Regex for checking > 1 upper, lower, digit, and special char - java

^.(?=.{15,})(?=.\d)(?=.[a-z])(?=.[A-Z])(?=.[!##$%^&+=]).*$
This is the regex I am currently using which will evaluate on 1 of each: upper,lower,digit, and specials of my choosing. The question I have is how do I make it check for 2 of each of these? Also I ask because it is seemingly difficult to write a test case for this as I do not know if it is only evaluating the first set of criteria that it needs. This is for a password, however the requirement is that it needs to be in regex form based on the package we are utilizing.
EDIT
Well as it stands in my haste to validate the expression I forgot to validate my string length.
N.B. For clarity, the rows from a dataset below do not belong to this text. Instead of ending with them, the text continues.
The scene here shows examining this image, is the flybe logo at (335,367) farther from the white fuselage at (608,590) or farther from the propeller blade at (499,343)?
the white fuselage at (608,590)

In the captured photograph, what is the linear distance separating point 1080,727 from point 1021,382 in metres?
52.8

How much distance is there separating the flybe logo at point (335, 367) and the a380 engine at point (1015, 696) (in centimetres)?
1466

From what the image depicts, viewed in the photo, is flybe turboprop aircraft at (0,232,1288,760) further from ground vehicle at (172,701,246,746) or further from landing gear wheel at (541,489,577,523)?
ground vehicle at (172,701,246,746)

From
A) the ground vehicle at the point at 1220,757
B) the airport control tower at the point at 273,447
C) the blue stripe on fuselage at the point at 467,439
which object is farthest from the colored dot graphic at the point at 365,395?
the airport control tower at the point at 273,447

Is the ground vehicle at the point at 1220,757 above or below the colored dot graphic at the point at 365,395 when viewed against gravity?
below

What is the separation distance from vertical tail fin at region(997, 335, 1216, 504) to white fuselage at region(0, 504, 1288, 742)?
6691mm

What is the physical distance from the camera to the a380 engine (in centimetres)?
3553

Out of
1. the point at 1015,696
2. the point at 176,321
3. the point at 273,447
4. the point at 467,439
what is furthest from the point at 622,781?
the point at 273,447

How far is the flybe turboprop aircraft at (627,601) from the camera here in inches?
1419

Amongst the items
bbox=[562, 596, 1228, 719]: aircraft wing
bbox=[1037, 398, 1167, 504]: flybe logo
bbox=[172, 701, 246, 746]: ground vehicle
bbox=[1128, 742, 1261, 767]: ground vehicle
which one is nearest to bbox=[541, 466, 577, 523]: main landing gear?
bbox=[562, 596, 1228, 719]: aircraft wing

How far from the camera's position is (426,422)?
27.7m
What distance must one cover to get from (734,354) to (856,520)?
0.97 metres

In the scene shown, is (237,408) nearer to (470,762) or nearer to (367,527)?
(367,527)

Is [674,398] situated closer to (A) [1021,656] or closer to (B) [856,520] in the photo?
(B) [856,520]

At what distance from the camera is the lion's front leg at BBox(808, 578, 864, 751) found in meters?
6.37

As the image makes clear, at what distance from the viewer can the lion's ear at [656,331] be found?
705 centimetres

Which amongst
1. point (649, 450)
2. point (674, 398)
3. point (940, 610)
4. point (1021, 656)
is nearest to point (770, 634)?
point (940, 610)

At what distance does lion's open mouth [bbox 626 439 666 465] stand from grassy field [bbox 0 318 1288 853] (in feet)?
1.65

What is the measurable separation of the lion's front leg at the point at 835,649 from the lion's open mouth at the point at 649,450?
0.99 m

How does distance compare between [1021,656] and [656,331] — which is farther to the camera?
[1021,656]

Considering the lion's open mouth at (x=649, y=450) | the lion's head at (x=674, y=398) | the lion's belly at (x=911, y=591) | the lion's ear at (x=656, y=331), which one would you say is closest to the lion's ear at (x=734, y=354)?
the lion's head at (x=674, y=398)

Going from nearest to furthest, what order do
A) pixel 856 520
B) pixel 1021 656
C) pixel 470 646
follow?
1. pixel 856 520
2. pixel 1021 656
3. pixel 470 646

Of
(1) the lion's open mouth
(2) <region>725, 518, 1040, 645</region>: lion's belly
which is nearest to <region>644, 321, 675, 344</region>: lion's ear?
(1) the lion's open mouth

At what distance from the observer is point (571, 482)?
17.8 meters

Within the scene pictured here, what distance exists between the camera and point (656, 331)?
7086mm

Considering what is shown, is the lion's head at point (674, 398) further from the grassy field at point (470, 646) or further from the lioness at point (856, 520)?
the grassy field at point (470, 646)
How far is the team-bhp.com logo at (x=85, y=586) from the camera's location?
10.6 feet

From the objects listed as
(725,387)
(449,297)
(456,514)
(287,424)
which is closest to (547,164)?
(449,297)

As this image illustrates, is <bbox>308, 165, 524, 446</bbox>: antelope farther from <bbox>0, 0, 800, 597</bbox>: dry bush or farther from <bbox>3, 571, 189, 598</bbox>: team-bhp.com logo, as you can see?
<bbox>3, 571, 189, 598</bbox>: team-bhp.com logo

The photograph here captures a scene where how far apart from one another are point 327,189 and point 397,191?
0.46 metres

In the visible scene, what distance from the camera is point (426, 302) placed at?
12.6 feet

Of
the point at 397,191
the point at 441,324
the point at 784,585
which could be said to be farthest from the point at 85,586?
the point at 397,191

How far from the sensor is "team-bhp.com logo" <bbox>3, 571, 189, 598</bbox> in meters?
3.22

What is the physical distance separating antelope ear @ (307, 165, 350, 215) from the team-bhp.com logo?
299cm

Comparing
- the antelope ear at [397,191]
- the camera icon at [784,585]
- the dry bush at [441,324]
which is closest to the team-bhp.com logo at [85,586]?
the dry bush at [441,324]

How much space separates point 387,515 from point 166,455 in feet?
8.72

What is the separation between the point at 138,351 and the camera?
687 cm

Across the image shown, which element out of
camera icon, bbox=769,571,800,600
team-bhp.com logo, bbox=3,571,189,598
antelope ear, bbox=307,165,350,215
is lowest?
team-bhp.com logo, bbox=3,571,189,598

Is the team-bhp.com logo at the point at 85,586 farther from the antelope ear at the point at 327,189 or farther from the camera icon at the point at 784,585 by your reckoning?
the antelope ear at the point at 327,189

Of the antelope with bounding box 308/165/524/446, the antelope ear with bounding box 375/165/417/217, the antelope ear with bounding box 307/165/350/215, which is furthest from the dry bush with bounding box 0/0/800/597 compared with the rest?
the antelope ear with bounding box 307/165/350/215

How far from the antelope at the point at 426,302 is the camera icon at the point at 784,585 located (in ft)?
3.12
Thanks to Ken and Gumbo on helping me with this.
This is the code I am executing:
I do apologize as regex is not my area.
The password I am using is the following string "$$QiouWER1245", the behavior I am experiencing at the moment is that it randomly chooses to pass or fail. Any thoughts on this?
Pattern pattern = Pattern.compile(regEx);
Matcher match = pattern.matcher(password);
while(match.find()){
System.out.println(match.group());
}
From what I see if it evaluates to true it will throw the value in password back to me else it is an empty string.

Personally, I think a password policy that forces use of all three character classes is not very helpful. You can get the same degree of randomness by letting people make longer passwords. Users will tend to get frustrated and write passwords down if they have to abide by too many password rules (which make the passwords too difficult to remember). I recommend counting bits of entropy and making sure they're greater than 60 (usually requires a 10-14 character password). Entropy per character would depend roughly on the number of characters, the range of character sets they use, and maybe how often they switch between character sets (I would guess that passwords like HEYthere are more predictable than heYThEre).
Another note: do you plan not to count the symbols to the right of the keyboard (period, comma, angle brackets, etc.)?
If you still have to find groups of two characters, why not just repeat each pattern? For example, make (?=.\d) into (?=.\d.*\d).
For your test cases, if you are worried that it would only check the first criteria, then write a test case that makes sure each of the following passwords fails (because one and only one of the criteria is not met in each case): Just for fun I reversed the order of expectation of each character set, though it probably won't make a difference unless someone removes/forgets the ?= at some future date.
!##TESTwithoutnumbers
TESTwithoutsymbols123
&*(testwithoutuppercase456
+_^TESTWITHOUTLOWERCASE3498
I should point out that technically none of these passwords should be acceptable because they use dictionary words, which have about 2 bits of entropy per character instead of something more like 6. However, I realize that it's difficult to write a (maintainable and efficient) regular expression to check for dictionary words.

Try this:
"^(?=(?:\\D*\\d){2})(?=(?:[^a-z]*[a-z]){2})(?=(?:[^A-Z]*[A-Z]){2})(?=(?:[^!##$%^&*+=]*[!##$%^&*+=]){2}).{15,}$"
Here non-capturing groups (?:…) are used to group the conditions and repeat them. I’ve also used the complements of each character class for optimization instead of the universal ..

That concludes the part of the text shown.